* **READING TEXT**:
.....

To answer this, I thought it would be worthwhile to start from first principles to work out the logical strength for NT openings or rebids.  In this analysis, I am assuming typical flat hands, ignoring long suits that run for more tricks.  Of course you have to use judgement to vary the numbers depending on the hand.

There are different ways to bid NT.  You can open 1NT,  open 1 of a suit and rebid 1NT,  open 2NT, open 1 of a suit and rebid 2NT.  Without any preconceptions, what are the most efficient ranges for these?  To make 3NT with balanced flat hands you would expect to have 25 points, to make 2NT 22.5 points, to make 1NT 20 points. (Either side can typically make 1NT with 20, the advantage being with declarer.)

An obvious point to note is that there is room for game inquiry over a 1NT open or rebid, but no room over a 2NT open or rebid.  Responder here bids game or passes.  For this reason the opener range for a 2NT bid must be minimal, and 2 points is practical and realistic (like the Benjamin 2NT bids).

A starting point has to be "what strength is a minimum open?"  This analysis adopts the common agreement of 12 points to open.  The NT ranges would be different if it was not 12.  If an opening is 12 points, for "safety" responder needs 8 to reply, but 6 is better because going 1 off is often better than the opposition making their 2-level contract.  Take 6 hcp as the minimum reply.  Again, this is the standard.

As we could have the lowest range of NT shown by 1(say) then 1NT, and a higher range by a 1NT open, or the other way round,  let's start by looking at the next higher range which is 1 followed by 2NT.  How strong should this be?  Responder will bid with 6 hcp, and to make this useable for 2NT, opener must have minimum of 17 hcp.  A 2-point range therefore means 1 followed by 2NT is 17/18.

This means 12-16 needs to be covered by our two lowest ranges.  Splitting this into a 3-point range and a 2-point range, this again can be either way round.  The 3-point range will need an invitation, but a 2-point range does not really need one :  is the presence or absence of a Jack in a random suit going to make a significant difference?  Not really; with a 2-point range you can just decide on game or not.  Alternatively, the whole 12-16 may be covered by just a suit open and a 1NT rebid, but how wide can a range be to have effective invitations?  Responder will invite if a combined 25 hcp is possible, but should not do so unless there will be a minimum of 23, as you must be able to play in 2NT.  This means a 3-point range for opener is needed for an effective invitation.  We therefore do need two bids for this range.

.....

* **RECORD EXTRACTS**:
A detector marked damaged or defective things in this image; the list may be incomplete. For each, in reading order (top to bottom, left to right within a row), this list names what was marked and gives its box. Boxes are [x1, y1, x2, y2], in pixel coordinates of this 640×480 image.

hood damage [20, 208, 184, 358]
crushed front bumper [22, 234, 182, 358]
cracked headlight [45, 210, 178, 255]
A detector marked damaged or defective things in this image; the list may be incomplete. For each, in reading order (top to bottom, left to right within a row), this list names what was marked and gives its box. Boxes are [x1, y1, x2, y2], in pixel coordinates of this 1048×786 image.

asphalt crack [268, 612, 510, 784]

.....

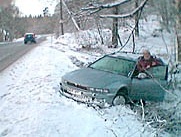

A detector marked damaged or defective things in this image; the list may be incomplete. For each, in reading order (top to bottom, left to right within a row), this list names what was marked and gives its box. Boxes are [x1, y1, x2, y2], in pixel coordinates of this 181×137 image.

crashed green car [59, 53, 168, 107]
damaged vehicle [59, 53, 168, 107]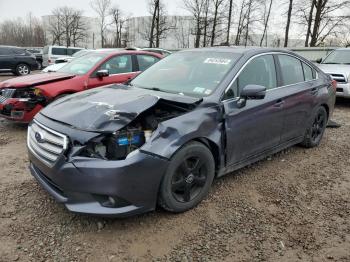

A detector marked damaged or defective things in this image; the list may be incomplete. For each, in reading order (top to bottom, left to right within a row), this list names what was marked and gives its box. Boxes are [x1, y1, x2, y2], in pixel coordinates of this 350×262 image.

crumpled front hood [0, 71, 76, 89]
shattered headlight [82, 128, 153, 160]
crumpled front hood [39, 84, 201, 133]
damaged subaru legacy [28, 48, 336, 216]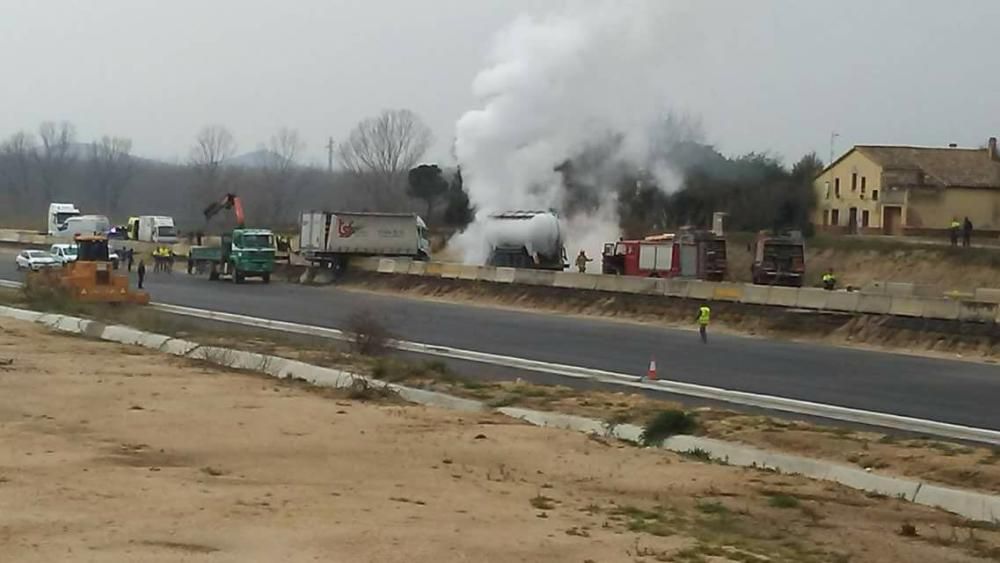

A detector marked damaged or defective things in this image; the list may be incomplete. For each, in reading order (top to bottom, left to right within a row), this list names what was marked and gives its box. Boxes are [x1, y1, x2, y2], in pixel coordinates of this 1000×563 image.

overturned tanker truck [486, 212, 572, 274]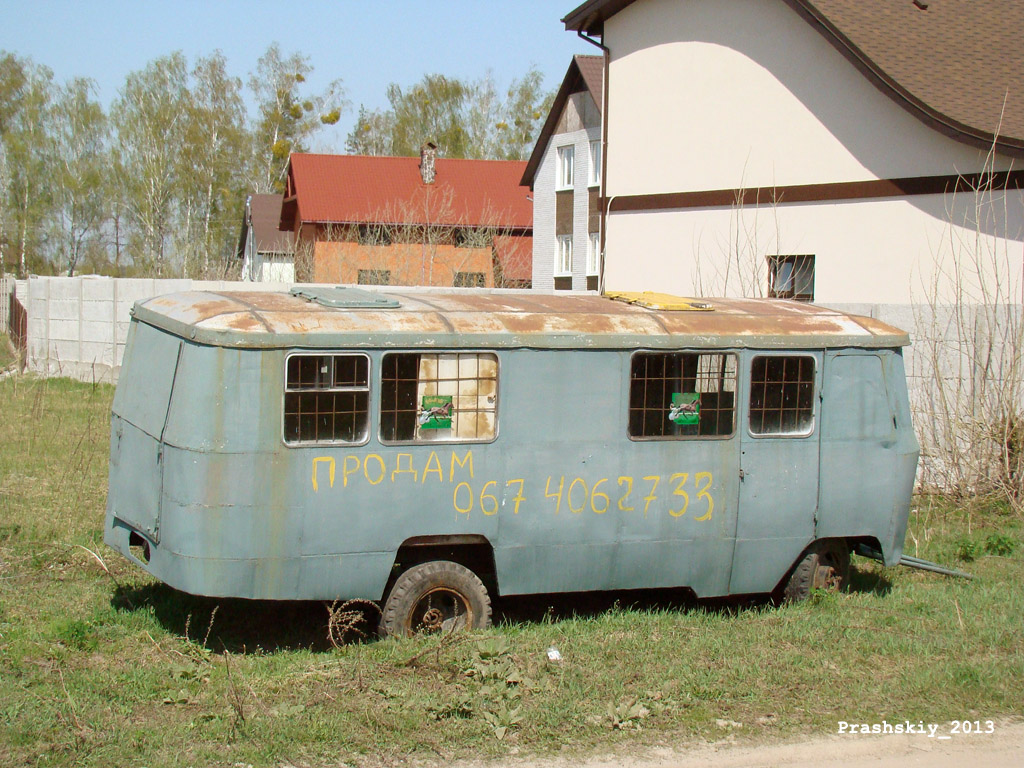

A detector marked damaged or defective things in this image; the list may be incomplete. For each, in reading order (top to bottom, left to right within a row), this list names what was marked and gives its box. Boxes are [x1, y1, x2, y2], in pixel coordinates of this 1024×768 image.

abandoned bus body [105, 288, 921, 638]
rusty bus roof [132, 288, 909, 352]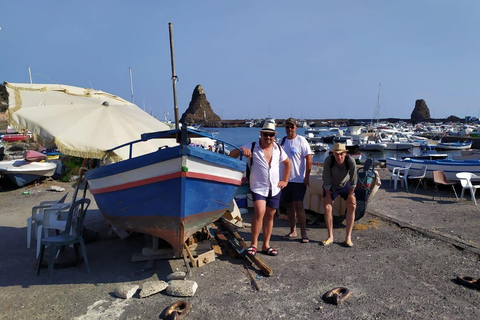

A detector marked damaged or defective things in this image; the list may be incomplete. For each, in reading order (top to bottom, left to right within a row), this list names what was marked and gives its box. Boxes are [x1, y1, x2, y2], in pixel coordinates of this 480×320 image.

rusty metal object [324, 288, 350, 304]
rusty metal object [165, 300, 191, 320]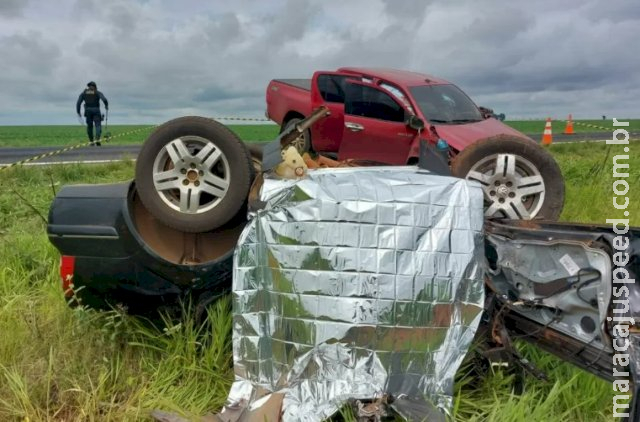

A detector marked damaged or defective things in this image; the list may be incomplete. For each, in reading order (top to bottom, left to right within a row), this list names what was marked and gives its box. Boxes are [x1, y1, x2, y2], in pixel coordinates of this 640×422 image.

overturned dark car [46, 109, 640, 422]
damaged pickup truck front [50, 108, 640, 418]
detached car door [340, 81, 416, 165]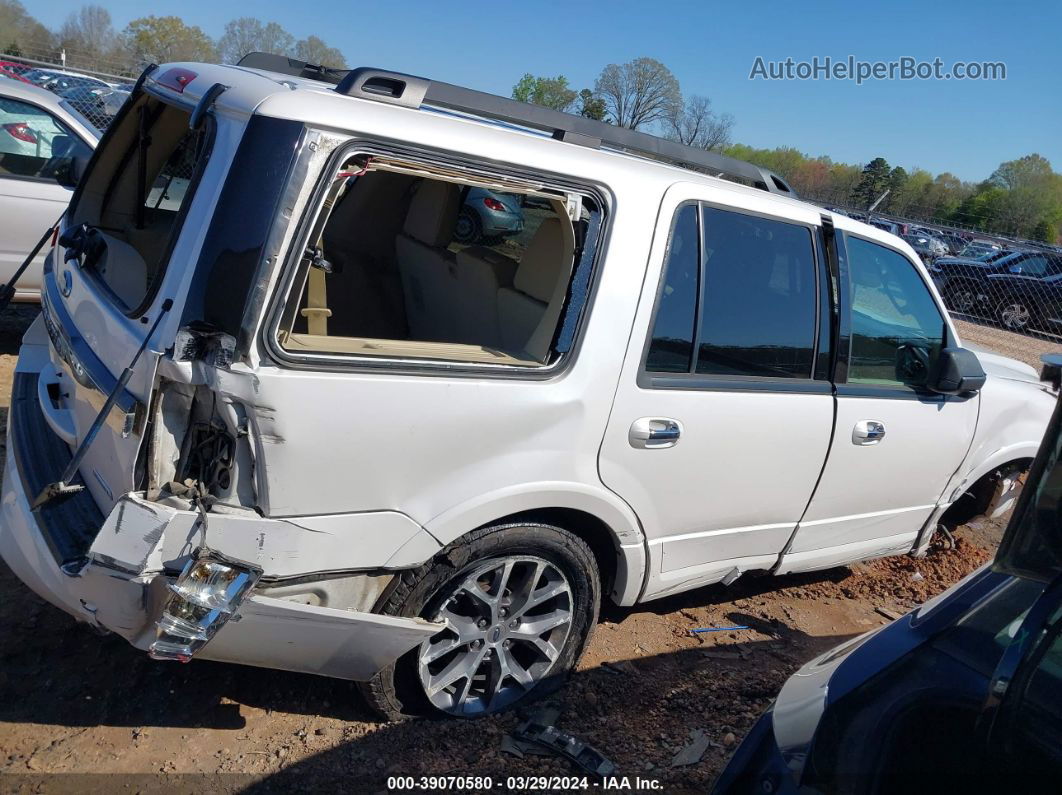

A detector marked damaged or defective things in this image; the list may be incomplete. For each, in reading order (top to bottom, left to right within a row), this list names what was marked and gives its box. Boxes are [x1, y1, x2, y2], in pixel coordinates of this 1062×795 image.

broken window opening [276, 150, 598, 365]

.....

* **TO BE DONE**:
(1) In the bridge bidding text, how many points does a combined partnership with balanced flat hands need to make 3NT?
(2) Please list every way to bid NT that the bridge bidding text names.
(3) Pick up the bridge bidding text after its last sentence and continue it.

* **ANSWERS TO THE EXERCISES**:
(1) 25 points.

(2)
- Open 1NT
- Open 1 of a suit and rebid 1NT
- Open 2NT
- Open 1 of a suit and rebid 2NT

(3)
( Note therefore that the Acol wide-ranging 1NT rebid of 12-16 is wrong.  If opener can have 16, responder has to make a forward move beyond 1NT with 9, and if opener has only 12 then you are playing 2NT with a combined 21 count.  Very bad indeed!  Moreover, if opener then bids game with 15, you are playing 3NT on a flat 24 count.  This is often wrong, too.  So let's try responder making a forward move with 10 points, and passing with 9.  Now the 2NT contract is better, but still a risky 22.  And you are now missing 25 point 3NT games.  Who invented this silly idea?)

This answers one of the initial questions -  you do need a 1NT open.

If the 1NT open has a 3-point range -  what range is best?

If you open 1NT and partner has a hand that can bid or invite game, then you have no problem.  Everybody has methods for this.  The problem comes when partner has a weaker hand, so has to pass.  With a weak hand you cannot determine the best contract and stay below 2NT.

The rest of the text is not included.